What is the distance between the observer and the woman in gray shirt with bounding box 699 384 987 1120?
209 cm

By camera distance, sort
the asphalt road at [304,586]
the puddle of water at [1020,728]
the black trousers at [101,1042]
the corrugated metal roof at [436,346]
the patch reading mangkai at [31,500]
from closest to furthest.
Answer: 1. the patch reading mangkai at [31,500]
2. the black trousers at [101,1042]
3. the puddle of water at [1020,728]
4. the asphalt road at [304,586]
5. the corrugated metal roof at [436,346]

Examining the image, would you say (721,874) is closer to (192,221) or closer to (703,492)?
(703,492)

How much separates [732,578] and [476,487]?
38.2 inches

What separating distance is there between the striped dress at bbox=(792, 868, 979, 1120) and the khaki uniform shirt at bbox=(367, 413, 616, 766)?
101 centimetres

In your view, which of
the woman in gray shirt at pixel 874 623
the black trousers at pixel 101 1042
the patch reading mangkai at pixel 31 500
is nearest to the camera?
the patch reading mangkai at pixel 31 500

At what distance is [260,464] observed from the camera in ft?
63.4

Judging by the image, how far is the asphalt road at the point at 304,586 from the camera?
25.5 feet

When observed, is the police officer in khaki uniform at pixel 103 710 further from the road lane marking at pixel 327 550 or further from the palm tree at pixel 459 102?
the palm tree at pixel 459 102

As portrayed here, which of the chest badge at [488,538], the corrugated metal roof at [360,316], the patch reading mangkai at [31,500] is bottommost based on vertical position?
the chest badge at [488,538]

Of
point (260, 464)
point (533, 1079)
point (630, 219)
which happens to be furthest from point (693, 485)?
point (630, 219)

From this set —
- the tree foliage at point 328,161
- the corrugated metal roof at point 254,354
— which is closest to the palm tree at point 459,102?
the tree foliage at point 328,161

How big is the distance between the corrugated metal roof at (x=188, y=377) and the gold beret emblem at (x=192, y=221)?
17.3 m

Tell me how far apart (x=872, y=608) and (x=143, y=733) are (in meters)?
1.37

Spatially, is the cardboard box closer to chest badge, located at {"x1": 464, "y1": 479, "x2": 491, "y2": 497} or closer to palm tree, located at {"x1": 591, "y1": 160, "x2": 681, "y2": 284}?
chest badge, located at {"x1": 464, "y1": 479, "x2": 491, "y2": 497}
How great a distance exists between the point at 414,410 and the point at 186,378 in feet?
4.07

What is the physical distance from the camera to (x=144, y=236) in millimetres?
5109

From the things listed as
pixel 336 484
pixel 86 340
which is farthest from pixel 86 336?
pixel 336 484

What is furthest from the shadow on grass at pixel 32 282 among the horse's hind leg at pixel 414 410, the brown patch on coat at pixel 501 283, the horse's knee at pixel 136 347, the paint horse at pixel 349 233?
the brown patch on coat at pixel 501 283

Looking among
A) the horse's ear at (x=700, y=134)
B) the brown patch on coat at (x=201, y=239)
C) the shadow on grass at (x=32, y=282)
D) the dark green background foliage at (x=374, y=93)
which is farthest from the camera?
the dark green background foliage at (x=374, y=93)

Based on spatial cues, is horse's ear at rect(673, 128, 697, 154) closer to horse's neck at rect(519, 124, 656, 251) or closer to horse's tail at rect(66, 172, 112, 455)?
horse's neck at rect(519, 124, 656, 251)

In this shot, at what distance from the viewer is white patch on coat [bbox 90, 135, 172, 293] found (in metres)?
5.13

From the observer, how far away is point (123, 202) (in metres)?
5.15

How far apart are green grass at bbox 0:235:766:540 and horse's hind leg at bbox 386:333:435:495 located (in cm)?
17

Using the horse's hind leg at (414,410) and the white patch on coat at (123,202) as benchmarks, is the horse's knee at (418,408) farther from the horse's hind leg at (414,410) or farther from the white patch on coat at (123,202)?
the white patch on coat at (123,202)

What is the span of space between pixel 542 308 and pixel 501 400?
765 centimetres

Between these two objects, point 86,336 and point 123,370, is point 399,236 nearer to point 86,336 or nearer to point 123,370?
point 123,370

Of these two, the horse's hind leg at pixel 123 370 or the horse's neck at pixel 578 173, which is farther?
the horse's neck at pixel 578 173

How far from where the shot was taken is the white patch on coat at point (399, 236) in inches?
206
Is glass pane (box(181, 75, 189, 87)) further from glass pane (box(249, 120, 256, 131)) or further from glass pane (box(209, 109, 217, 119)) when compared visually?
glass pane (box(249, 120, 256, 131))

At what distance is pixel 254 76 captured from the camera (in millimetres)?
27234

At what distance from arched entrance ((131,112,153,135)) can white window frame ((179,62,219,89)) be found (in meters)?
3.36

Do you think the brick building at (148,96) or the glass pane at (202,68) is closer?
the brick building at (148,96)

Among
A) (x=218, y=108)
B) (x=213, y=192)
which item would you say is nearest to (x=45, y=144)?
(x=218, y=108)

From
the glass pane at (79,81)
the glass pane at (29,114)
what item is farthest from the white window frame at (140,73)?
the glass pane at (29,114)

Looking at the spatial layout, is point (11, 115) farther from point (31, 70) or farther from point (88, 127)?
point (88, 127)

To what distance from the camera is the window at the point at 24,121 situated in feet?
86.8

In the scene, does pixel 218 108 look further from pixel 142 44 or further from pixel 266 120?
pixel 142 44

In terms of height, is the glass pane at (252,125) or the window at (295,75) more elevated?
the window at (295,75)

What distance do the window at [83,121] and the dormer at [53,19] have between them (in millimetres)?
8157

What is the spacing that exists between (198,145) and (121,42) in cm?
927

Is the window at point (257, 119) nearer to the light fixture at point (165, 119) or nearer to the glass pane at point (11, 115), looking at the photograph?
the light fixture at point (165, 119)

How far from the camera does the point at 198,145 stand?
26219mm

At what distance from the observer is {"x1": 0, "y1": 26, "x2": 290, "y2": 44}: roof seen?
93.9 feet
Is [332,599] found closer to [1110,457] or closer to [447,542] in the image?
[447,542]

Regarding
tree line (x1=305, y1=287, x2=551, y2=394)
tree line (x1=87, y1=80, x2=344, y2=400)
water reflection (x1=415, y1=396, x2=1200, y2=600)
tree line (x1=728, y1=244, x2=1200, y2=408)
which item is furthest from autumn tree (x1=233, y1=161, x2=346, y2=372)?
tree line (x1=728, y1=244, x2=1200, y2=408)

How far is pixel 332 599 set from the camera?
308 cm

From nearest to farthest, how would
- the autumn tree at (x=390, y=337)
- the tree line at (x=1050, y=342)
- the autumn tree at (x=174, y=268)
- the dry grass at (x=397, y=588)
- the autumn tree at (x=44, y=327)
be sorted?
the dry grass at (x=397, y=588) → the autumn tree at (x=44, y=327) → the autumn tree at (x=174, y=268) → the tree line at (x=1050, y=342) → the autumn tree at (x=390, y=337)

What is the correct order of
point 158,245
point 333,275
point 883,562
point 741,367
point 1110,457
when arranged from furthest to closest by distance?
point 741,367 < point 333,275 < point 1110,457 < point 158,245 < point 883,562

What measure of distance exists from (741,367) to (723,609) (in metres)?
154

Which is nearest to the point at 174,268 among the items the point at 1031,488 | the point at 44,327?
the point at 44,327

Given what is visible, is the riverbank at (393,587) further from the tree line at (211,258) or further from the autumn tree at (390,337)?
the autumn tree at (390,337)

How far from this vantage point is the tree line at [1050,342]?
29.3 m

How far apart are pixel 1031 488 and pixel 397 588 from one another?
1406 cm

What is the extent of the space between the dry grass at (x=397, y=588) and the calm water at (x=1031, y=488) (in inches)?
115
+ + + +
- EXERCISE
Could you output the material word for word, starting at the line that contains "What measure of" and ending at the end of the material, with both of those lines included?

- ANSWER TO THE PROBLEM
What measure of distance exists from (741,367) to (723,609) (in metres)?
154

Which is nearest to the point at 174,268 among the items the point at 1031,488 | the point at 44,327?
the point at 44,327

Given what is visible, is the riverbank at (393,587) further from the tree line at (211,258) or further from the autumn tree at (390,337)?
the autumn tree at (390,337)

How far from this vantage point is the tree line at [1050,342]?
29.3 m

How far apart are pixel 1031 488 and pixel 397 588 from one another?
1406 cm

What is the extent of the space between the dry grass at (x=397, y=588) and the calm water at (x=1031, y=488) (in inches)?
115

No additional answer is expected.